Heart Of Noise Cambridge #14
I gave a short talk on the Randomatones at Heart Of Noise Cambridge #14. As well as showing the usual red and blue standing units, I demonstrated a new prototype hanging setup where the speakers rotate on their support cables.
New hanging speaker prototype
A prototype arrangement that takes last year's Walthamstow Engine House installation up a step, with a motor at the top of each suspension wire to rotate the hanging speaker when a sound plays. This is unlike the normal rotation of the standing or floating units I have built so far, which is random. Here, the idea is that the rotation helps to indicate that a sound is playing from the speaker. There are already LEDs to do that (green for off, blue for quiet sound, red for loud sound), but I want something to make the installation more interesting to look at, especially as people (not least me) like to video. Rotating the speaker also makes the sound more interesting in a drier acoustic environment.

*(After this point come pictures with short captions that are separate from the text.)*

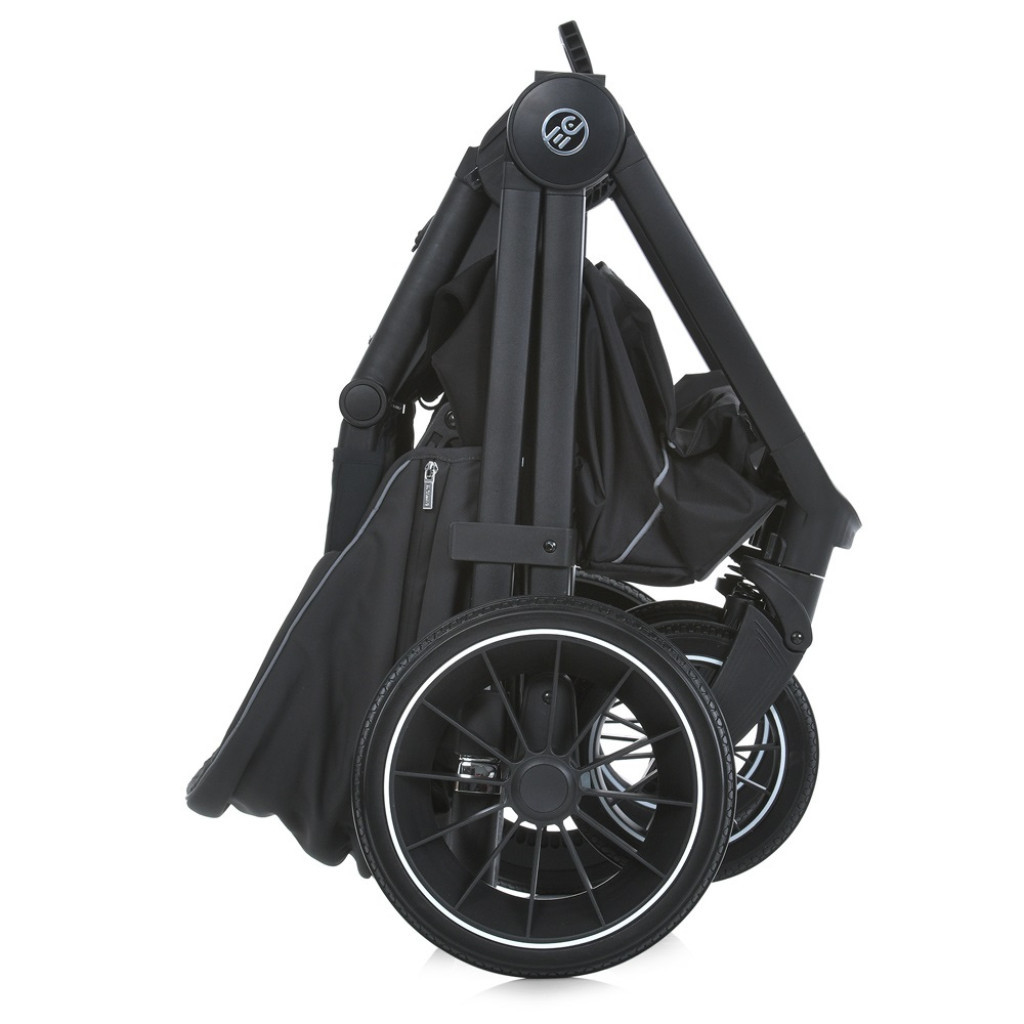 Коляска El Camino 2 в 1 ERA ME 1100 Midnight grey - зображення 12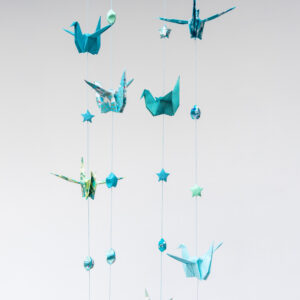 Suspension décorative « Suijin »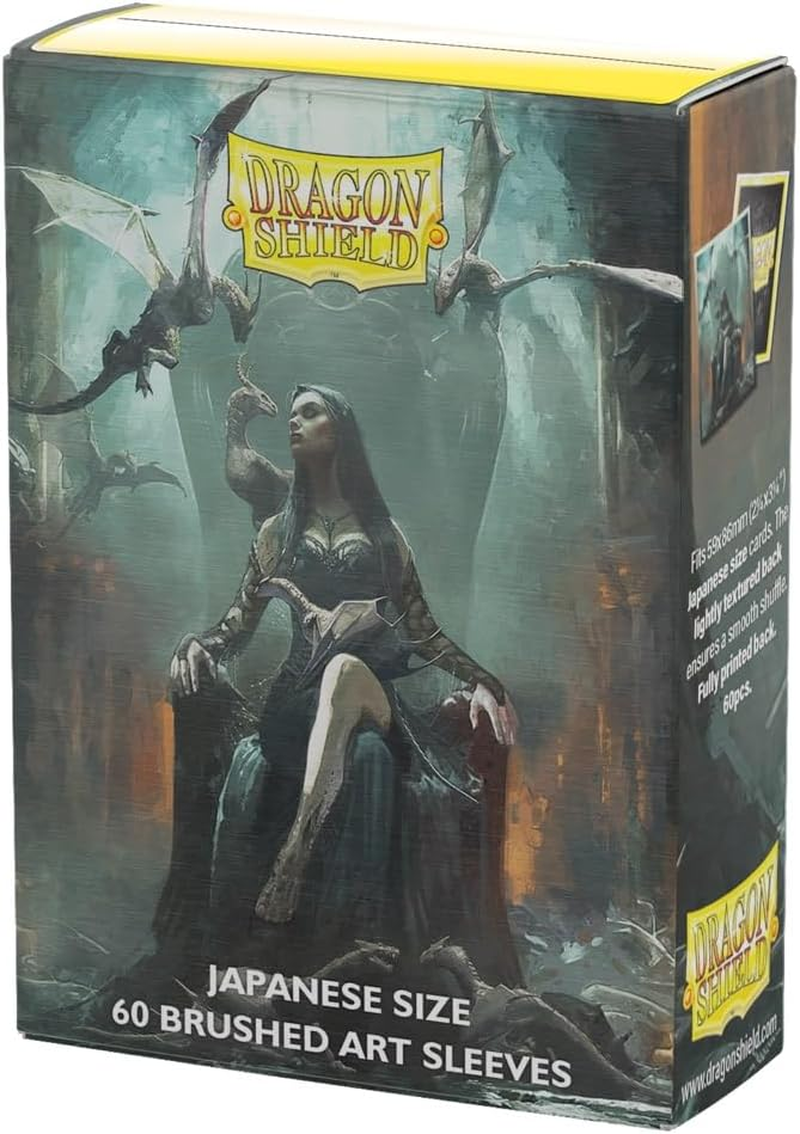 Dragon Shield ART12612 Japanese Brushed Art - Halloween 2024 (60)) image number 1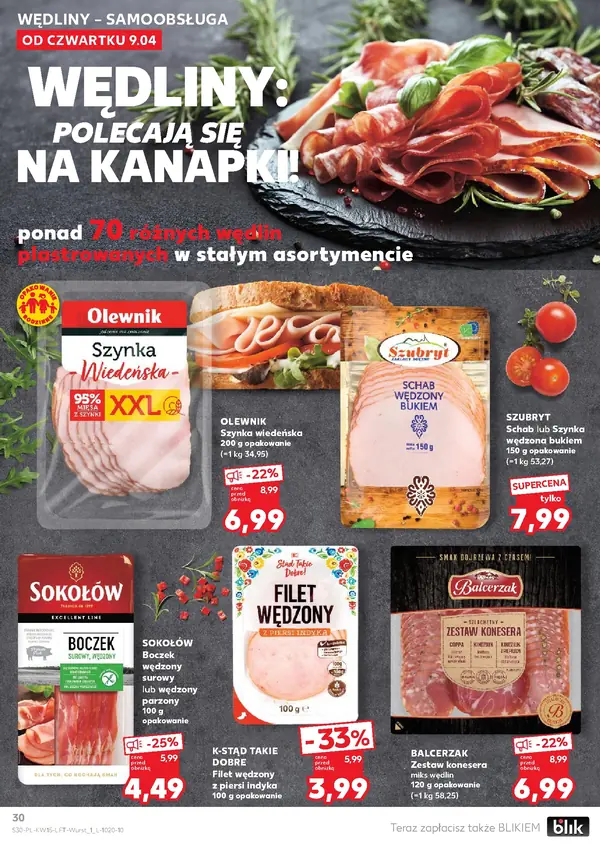 Strona 30 gazetki Kaufland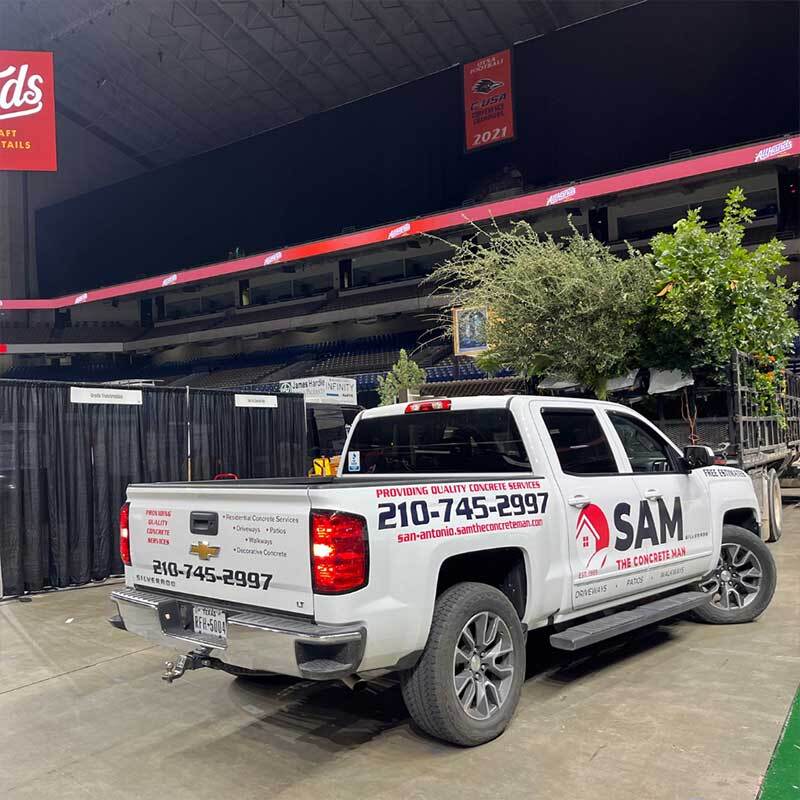 Sam the Concrete Man: From Residential King to Concrete Empire - How Eagle Merchant Partners Is Set to Redefine the Landscape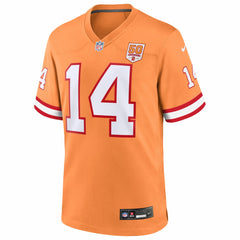 Chris Godwin Jr. Tampa Bay Buccaneers 50th Season Game Jersey - Creamsicle Jerseys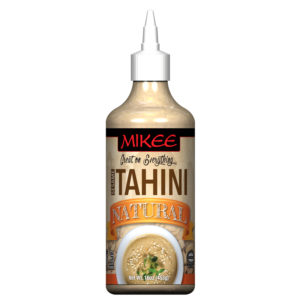 Natural Tahini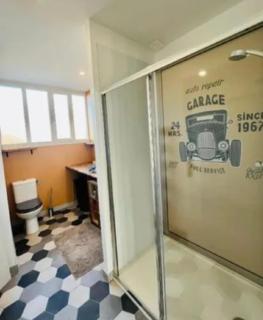 Maison 5 personnes - Mansigné - 4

Building this prototype, I discovered couple of problems with the idea. At first, I had the motor down at the speaker end. This was so that I could put electronics on the speaker unit that would trigger rotation from the LED setup I already had. I got all the electronics working, but the motor didn't have enough power to turn the speaker. For no reason I can remember, I tried putting the motor at the top, and hanging the cable instead from it. It rotated fine. Vague memories of physics tell me this is to do with angular momentum. At the speaker end there is a lot, because it is somewhat heavy and bulky. Where the cable is attached, except for some inherent elasticity between it and the speaker end, which acts only within the very slim cable, there is almost none.

Another issue is that having been careful to get the rotation starting and stopping at the beginning and end of playing a sample, only a very light speaker will move that responsively. The horn speaker here is well over a kilogram, meaning the cable twists before the speaker starts turning. With this lag before the heavy horn speaker eventually moves, the rotation happens out of sync with the sound being played. It may as well have been random.

In a week I will test this setup live at Heart Of Noise Cambridge, and I'll see how it looks, then decide what to do about controlling the rotation. In this prototype I am driving movement from the Raspberry Pi, meaning I have some control over when it happens and for how long. In the Engine House I'll be using a different computer with none of the GPIO ports a Raspberry Pi has. Random movement is not that easy with ancient electronics.